* _À FAIRE_: Recopiez intégralement le texte consacré à l'album Jeanne de Jeanne Cherhal.

* _TEXTE FOURNI_:
Les 8 indispensables du numéro 112


JEANNE CHERHAL

Jeanne

(Tibia / Decibels Prod)

Avec Jeanne, Cherhal nous délivre un portrait intime en creux. Ce septième album est le premier produit en totale indépendance, sur son propre label. Benjamin Biolay l’a réalisé et a écrit tous les arrangements. Les textes sont teintés d’humour sur Foutue ou Hitachi magic wand, une ode (dé)culottée au plaisir solitaire féminin. Elle évoque les épreuves de ses consoeurs avec La maman et la putain, aux arrangements luxuriants, Le cri des loups (avec la voix du président soutenant Depardieu), les violences domestiques abritées Sous les toits et La marée, suite de Douze fois par an. Elle se fait romantique sur Jean, acteur fantasque fantasmé, et sur Faut plus qu’on se revoie, délicieux duo avec BB, comme une suite de leur Brandt rhapsodie d’il y a quinze ans. Cordes, cuivres et autres Rhodes participent à l’élégance de chansons comme Rodrigues ou Sahara. Si vous trouvez que La vie est trop courte, cet album vous offrira un instant de répit.

[Données de questions de raisonnement spatial]
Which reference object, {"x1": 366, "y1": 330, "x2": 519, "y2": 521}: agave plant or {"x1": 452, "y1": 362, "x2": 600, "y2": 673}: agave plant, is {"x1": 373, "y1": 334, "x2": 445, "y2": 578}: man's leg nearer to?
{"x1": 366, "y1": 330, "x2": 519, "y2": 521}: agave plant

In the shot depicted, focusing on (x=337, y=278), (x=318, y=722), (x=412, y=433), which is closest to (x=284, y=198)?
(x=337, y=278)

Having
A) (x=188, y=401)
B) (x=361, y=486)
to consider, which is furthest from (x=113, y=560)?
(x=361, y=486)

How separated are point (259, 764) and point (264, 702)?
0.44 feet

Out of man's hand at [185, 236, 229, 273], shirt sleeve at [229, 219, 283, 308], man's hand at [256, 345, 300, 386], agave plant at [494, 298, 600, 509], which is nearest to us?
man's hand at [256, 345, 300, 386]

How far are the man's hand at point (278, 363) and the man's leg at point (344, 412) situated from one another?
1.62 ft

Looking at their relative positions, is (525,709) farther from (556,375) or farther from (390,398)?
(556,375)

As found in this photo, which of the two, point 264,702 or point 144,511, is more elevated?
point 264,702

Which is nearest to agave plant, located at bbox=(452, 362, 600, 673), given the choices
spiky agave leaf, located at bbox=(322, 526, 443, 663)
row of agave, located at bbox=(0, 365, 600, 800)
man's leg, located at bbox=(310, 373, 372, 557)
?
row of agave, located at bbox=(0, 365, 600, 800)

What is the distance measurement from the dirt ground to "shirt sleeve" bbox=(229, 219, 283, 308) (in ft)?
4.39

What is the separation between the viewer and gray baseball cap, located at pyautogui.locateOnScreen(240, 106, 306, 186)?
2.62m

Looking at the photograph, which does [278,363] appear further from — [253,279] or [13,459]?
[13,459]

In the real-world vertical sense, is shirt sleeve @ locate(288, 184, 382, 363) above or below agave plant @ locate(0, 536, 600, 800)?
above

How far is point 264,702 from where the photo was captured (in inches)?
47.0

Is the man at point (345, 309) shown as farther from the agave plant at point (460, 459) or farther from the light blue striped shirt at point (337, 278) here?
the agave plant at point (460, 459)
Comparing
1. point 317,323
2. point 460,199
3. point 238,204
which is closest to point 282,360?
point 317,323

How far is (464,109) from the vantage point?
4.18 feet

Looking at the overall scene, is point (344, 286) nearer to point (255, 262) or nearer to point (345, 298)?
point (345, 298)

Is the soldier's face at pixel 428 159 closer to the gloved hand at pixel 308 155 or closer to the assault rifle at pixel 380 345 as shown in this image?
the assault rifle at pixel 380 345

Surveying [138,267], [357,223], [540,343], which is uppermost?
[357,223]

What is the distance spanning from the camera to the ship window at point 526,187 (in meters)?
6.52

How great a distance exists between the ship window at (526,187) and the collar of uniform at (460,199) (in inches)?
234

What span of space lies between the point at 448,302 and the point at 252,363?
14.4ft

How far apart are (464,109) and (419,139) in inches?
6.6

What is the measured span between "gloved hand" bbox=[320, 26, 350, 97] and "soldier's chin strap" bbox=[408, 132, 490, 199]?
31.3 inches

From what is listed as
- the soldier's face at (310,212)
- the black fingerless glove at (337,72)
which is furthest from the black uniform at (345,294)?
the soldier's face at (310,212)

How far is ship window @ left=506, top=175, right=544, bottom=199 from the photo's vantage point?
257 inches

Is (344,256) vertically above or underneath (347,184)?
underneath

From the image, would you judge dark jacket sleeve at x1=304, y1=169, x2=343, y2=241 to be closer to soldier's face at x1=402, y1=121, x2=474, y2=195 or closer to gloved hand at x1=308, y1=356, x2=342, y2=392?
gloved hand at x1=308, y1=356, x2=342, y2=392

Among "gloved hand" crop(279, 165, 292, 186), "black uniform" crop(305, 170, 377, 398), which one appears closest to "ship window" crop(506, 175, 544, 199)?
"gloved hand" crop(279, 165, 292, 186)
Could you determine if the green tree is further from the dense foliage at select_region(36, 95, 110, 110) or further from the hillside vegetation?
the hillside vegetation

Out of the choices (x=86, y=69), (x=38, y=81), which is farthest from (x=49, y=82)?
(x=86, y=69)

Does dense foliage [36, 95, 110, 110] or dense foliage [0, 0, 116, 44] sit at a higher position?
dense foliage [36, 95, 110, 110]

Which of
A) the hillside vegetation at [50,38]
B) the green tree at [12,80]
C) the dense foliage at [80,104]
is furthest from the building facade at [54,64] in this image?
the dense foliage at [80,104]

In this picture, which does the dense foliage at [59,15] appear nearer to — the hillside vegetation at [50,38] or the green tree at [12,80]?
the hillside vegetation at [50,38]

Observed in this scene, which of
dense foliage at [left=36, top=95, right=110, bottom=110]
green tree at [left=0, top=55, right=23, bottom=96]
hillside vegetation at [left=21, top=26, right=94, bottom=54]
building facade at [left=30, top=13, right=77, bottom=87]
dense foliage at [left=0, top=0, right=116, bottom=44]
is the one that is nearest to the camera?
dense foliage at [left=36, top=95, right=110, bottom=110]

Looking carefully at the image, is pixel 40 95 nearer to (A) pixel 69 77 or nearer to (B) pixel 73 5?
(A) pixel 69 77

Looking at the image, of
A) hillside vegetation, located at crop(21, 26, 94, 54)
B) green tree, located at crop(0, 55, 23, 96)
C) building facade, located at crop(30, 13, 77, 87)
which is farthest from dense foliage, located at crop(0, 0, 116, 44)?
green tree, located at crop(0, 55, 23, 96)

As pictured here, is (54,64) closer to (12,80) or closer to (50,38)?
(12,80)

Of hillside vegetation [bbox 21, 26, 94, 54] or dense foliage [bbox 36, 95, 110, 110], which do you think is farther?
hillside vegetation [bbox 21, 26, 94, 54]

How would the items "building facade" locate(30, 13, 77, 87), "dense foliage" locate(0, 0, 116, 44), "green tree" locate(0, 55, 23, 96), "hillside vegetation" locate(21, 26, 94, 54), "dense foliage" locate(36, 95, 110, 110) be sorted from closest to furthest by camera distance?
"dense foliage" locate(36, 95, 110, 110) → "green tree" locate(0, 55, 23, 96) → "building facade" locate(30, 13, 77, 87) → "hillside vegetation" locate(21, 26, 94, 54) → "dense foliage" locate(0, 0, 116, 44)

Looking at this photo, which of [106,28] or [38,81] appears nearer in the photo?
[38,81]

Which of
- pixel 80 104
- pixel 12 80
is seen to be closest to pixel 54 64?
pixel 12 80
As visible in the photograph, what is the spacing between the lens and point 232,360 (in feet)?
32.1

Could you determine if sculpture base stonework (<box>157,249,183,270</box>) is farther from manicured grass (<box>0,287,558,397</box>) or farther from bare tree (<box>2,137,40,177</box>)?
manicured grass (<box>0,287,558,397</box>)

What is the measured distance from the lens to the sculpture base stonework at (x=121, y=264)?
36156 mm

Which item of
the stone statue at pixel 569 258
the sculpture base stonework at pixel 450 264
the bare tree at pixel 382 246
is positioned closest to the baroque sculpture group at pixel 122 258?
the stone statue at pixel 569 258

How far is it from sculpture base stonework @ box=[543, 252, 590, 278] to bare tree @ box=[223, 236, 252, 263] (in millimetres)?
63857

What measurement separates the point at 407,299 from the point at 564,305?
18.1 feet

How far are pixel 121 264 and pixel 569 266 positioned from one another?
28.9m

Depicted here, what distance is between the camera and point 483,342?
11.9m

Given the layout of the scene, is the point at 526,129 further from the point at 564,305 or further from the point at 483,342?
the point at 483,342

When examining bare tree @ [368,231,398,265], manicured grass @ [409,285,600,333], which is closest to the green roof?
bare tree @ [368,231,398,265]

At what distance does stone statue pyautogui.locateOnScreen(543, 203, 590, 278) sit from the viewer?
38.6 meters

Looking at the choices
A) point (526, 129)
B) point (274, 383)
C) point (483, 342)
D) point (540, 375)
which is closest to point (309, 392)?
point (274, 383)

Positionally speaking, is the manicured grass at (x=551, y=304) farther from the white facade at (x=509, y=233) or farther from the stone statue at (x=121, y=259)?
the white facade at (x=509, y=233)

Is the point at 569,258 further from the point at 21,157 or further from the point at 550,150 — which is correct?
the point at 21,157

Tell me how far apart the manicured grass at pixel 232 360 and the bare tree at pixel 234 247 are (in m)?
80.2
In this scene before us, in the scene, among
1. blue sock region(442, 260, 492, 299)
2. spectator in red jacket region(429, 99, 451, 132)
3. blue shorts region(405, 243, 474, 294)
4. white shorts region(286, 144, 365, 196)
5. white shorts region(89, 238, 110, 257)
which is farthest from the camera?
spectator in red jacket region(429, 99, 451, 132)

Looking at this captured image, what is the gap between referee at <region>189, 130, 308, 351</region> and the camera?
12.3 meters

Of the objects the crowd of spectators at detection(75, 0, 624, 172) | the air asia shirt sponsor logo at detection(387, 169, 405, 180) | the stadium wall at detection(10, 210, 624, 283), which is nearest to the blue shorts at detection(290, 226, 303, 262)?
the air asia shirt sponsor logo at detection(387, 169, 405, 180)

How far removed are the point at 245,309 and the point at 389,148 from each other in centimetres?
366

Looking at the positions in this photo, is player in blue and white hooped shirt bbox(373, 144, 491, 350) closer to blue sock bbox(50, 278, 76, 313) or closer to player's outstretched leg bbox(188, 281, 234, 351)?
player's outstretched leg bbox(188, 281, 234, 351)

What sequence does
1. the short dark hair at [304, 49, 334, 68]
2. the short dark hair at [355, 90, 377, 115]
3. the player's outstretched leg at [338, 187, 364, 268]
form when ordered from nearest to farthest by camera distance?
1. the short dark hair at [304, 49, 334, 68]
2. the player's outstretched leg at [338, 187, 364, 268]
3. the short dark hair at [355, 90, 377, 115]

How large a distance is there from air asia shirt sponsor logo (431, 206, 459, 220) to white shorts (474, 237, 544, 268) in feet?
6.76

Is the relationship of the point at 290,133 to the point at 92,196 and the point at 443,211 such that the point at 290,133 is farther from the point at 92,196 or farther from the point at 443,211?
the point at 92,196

* _BONNE RÉPONSE_:
Les 8 indispensables du numéro 112


JEANNE CHERHAL

Jeanne

(Tibia / Decibels Prod)

Avec Jeanne, Cherhal nous délivre un portrait intime en creux. Ce septième album est le premier produit en totale indépendance, sur son propre label. Benjamin Biolay l’a réalisé et a écrit tous les arrangements. Les textes sont teintés d’humour sur Foutue ou Hitachi magic wand, une ode (dé)culottée au plaisir solitaire féminin. Elle évoque les épreuves de ses consoeurs avec La maman et la putain, aux arrangements luxuriants, Le cri des loups (avec la voix du président soutenant Depardieu), les violences domestiques abritées Sous les toits et La marée, suite de Douze fois par an. Elle se fait romantique sur Jean, acteur fantasque fantasmé, et sur Faut plus qu’on se revoie, délicieux duo avec BB, comme une suite de leur Brandt rhapsodie d’il y a quinze ans. Cordes, cuivres et autres Rhodes participent à l’élégance de chansons comme Rodrigues ou Sahara. Si vous trouvez que La vie est trop courte, cet album vous offrira un instant de répit.